- Chinese car sales fell 34 percent year-over-year in February.
- Reduced incentives and Lunar New Year slowed demand.
- Exports stayed strong but face risks from Middle East unrest.
China’s auto industry lost steam in February, logging its steepest decline in two years. Data from the China Association of Automobile Manufacturers shows total vehicle shipments, including domestic deliveries and exports, fell 15.4 percent. After a long period of aggressive discounting and uneven recovery, the numbers are pointing to a market that is still seeking stability.

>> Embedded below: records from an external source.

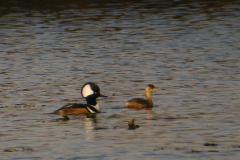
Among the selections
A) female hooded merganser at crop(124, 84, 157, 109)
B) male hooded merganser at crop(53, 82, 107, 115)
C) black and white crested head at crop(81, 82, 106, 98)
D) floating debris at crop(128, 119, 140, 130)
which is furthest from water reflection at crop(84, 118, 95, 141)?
female hooded merganser at crop(124, 84, 157, 109)

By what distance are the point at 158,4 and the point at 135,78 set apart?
33.5 m

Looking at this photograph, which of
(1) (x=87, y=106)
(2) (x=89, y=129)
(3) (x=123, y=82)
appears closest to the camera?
(2) (x=89, y=129)

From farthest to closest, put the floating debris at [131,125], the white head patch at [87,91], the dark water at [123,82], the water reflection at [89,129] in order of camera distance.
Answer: the white head patch at [87,91] → the floating debris at [131,125] → the water reflection at [89,129] → the dark water at [123,82]

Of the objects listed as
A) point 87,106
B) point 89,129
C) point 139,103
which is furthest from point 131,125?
point 139,103

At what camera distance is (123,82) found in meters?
22.0

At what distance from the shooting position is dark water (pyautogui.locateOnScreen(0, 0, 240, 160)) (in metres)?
13.5

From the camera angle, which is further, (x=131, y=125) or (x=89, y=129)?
(x=89, y=129)

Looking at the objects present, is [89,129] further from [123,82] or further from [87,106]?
[123,82]

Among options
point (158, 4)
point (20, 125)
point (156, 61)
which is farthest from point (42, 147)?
point (158, 4)

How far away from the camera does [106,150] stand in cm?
1296

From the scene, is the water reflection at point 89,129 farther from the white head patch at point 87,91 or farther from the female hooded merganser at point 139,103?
the female hooded merganser at point 139,103

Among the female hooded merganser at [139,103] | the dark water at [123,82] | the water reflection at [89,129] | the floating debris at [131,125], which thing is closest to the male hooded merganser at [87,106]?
the dark water at [123,82]

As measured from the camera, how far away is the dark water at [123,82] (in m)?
13.5

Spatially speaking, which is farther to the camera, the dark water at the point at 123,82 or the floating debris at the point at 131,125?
the floating debris at the point at 131,125
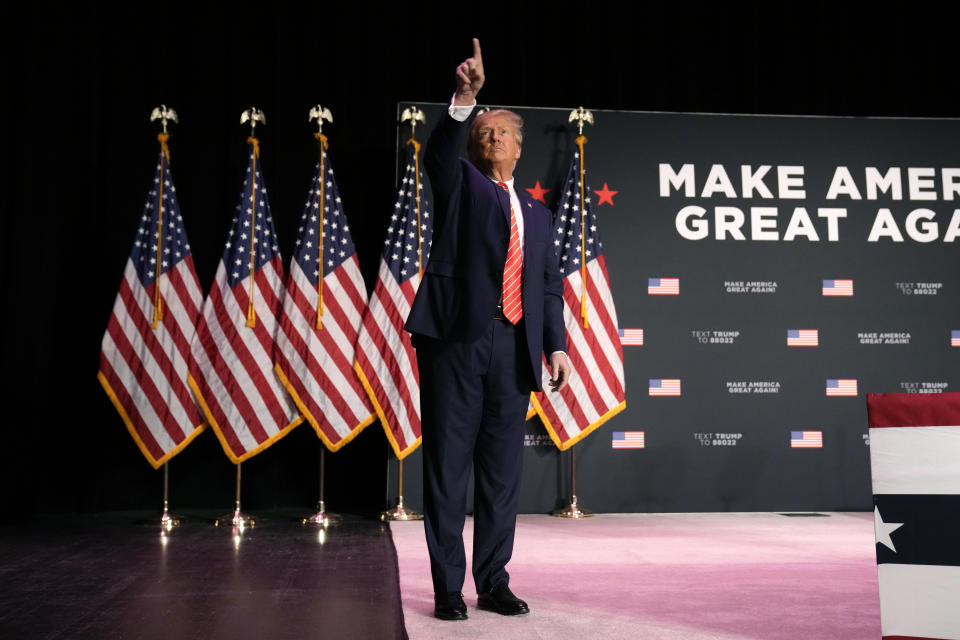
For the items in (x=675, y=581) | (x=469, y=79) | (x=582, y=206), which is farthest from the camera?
(x=582, y=206)

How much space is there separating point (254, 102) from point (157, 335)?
162 centimetres

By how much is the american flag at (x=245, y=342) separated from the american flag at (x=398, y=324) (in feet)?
1.61

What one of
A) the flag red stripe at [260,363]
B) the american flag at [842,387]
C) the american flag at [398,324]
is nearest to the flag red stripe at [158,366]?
the flag red stripe at [260,363]

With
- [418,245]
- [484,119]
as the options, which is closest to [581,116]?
[418,245]

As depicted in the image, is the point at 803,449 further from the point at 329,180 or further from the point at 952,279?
the point at 329,180

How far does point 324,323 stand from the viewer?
15.4 ft

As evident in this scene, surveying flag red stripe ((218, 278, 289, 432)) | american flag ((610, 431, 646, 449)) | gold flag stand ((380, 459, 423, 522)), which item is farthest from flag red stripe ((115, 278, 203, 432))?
american flag ((610, 431, 646, 449))

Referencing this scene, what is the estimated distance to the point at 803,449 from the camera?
5078 millimetres

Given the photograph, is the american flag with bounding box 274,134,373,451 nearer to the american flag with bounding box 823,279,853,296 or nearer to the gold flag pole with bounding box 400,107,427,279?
the gold flag pole with bounding box 400,107,427,279

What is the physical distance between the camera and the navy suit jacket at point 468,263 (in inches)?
92.4

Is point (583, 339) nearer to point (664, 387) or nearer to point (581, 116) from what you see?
point (664, 387)

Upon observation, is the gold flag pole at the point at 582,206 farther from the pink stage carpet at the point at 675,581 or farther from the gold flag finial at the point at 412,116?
the pink stage carpet at the point at 675,581

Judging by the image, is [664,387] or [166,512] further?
[664,387]

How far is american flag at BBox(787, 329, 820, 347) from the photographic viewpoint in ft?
16.8
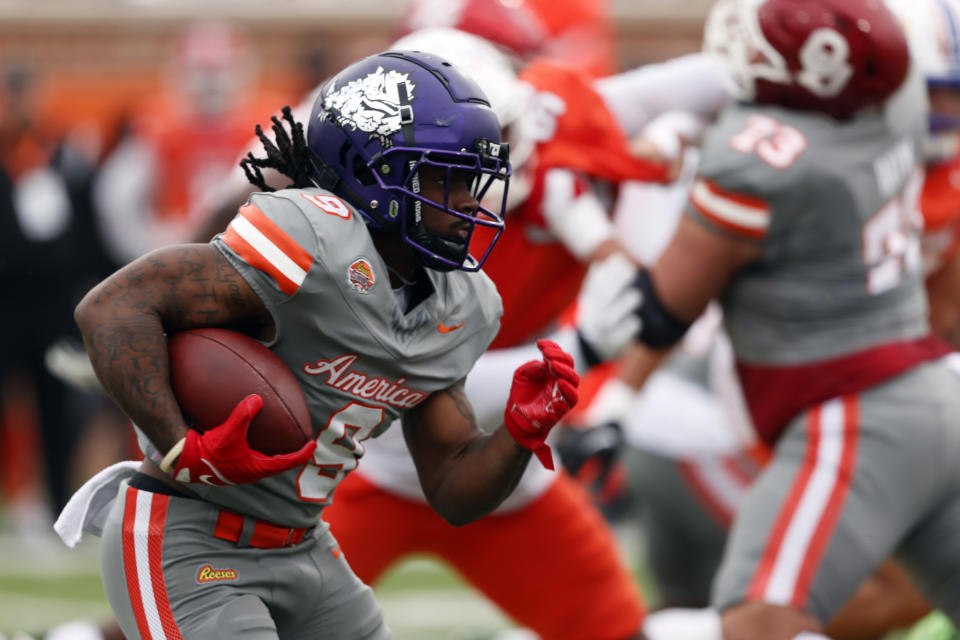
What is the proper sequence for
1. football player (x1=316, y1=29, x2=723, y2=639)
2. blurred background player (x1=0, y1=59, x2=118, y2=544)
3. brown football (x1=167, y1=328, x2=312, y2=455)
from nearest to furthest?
brown football (x1=167, y1=328, x2=312, y2=455)
football player (x1=316, y1=29, x2=723, y2=639)
blurred background player (x1=0, y1=59, x2=118, y2=544)

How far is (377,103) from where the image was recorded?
2.84 m

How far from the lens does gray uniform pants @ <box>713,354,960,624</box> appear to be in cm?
369

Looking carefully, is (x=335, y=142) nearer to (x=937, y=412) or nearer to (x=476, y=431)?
(x=476, y=431)

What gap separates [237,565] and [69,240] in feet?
18.7

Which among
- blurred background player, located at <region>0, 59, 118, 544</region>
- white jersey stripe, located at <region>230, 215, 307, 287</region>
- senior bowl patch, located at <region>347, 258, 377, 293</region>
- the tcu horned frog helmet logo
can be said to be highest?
the tcu horned frog helmet logo

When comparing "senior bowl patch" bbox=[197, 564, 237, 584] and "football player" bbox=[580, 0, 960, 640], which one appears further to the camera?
"football player" bbox=[580, 0, 960, 640]

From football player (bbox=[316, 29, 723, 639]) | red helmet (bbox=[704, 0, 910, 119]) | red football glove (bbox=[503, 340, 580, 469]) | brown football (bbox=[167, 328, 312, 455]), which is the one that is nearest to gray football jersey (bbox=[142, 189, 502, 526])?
brown football (bbox=[167, 328, 312, 455])

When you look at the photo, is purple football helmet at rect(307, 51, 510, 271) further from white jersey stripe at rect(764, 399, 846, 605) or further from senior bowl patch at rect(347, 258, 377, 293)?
white jersey stripe at rect(764, 399, 846, 605)

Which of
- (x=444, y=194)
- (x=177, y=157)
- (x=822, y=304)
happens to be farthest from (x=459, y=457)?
(x=177, y=157)

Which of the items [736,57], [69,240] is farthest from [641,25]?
[736,57]

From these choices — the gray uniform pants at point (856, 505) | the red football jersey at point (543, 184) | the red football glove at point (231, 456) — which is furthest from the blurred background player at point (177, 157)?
the red football glove at point (231, 456)

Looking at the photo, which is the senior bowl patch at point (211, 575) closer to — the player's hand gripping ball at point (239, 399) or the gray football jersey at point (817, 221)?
the player's hand gripping ball at point (239, 399)

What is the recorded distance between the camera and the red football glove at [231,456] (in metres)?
2.54

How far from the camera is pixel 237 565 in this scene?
2.82 metres
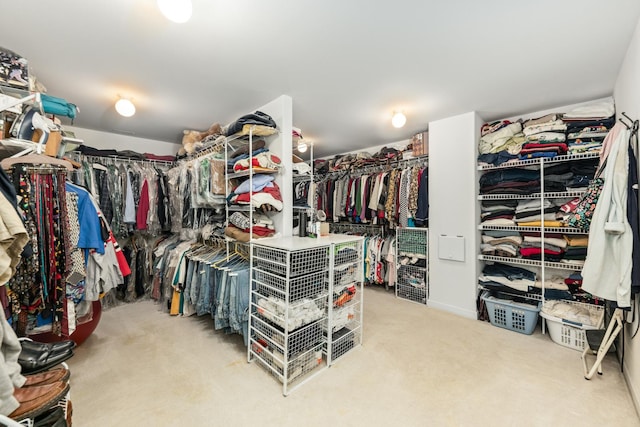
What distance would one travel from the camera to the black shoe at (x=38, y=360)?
1097mm

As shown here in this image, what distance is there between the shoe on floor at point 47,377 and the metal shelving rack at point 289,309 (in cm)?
106

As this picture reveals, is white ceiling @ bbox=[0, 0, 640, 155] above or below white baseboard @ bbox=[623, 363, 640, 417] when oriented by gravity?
above

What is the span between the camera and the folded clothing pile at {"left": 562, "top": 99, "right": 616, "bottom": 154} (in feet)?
7.59

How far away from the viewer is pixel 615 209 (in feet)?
5.14

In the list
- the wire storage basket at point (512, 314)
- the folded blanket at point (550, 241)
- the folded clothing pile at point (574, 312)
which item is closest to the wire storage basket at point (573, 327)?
the folded clothing pile at point (574, 312)

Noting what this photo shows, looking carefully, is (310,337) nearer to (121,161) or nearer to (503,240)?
(503,240)

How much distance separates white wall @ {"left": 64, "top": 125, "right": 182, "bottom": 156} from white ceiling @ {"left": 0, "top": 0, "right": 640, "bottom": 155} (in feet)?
2.87

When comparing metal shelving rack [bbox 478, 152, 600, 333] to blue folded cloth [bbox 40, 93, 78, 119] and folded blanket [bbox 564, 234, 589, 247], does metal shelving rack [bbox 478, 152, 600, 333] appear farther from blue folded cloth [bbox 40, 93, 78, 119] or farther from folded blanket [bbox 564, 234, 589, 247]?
blue folded cloth [bbox 40, 93, 78, 119]

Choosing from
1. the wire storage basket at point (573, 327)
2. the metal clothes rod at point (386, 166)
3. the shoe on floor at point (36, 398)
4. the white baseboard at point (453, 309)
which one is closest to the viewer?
the shoe on floor at point (36, 398)

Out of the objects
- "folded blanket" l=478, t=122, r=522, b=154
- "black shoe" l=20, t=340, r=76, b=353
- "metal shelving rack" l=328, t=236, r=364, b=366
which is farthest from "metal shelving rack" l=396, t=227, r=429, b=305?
"black shoe" l=20, t=340, r=76, b=353

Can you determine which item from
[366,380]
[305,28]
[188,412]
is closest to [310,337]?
[366,380]

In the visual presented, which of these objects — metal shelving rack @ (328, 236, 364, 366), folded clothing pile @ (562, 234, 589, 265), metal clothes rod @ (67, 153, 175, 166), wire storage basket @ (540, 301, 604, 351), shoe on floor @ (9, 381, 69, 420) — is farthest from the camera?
metal clothes rod @ (67, 153, 175, 166)

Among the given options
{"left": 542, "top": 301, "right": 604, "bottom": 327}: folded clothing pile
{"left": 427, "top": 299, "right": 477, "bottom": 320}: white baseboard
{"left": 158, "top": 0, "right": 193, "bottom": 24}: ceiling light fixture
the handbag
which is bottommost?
{"left": 427, "top": 299, "right": 477, "bottom": 320}: white baseboard

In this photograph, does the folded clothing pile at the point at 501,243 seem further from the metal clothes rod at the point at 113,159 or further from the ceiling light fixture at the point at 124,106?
the metal clothes rod at the point at 113,159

See: Chinese Carmakers Are Selling More Cars Abroad Than At Home
The most significant weakness came from domestic buyers. Passenger car sales fell about 34 percent year over year within China to about 950,000 vehicles. February was softer due to the Chinese New Year, which shortens the selling calendar, but the impact is unlikely to be due to holidays only, analysts say.
In fact, trade-in incentives have been scaled back in several regions, and continued stress in the property sector has made consumers more wary of making large purchases.
Overseas To The Rescue
Exports took the opposite direction. Shipments abroad rose by some 58 percent from a year earlier to almost 590,000 vehicles. Chinese brands are rapidly penetrating Southeast Asia, the Middle East, Latin America, and parts of Europe by offering competitive pricing and attractive electric vehicle line-ups to make inroads. Even that growth had been unable to offset the slump in home sales, leaving the industry negative overall for the month.
EV Demand Slows
The bigger picture points to a transitioning market. Government subsidies were once responsible for the rapid expansion of EVs, but with support measures subsiding, buyers are showing signs of a slowdown. Sales of electric and plug-in hybrid cars in the domestic market dropped 30 percent across the first two months, a major reversal from the 17.7 percent growth recorded during 2025.
Meanwhile, the production capacity is high. Dealers are sitting on elevated levels of inventory, and manufacturers have acted with repeated price cuts. That strategy helps to move cars but kills profit margins.
Results weren’t exactly the same across the board, though. While some manufacturers reported steep declines in local sales, others have been able to use new model launches and overseas pushes to their advantage. For instance, BYD has been making inroads in Asia, the UK, and South America, while Bloomberg reports that Geely entered 13 new markets in 2025.
One might conclude that, even though government subsidies are evaporating, demand for the right products still exists. Though competition continues to ramp up and buyers get a bit more selective at home, the virtues of well-priced options in new markets seems to be a winning combo for some Chinese automakers.
There’s one big cloud that continues to hang over exports, though: the Iran war. With the Middle East accounting for around 20 percent of Chinese exports, the threat of a long-term conflict and the ensuing disruption to shipping, supply chains, and consumer sentiment throws a spanner in the works for export predictions.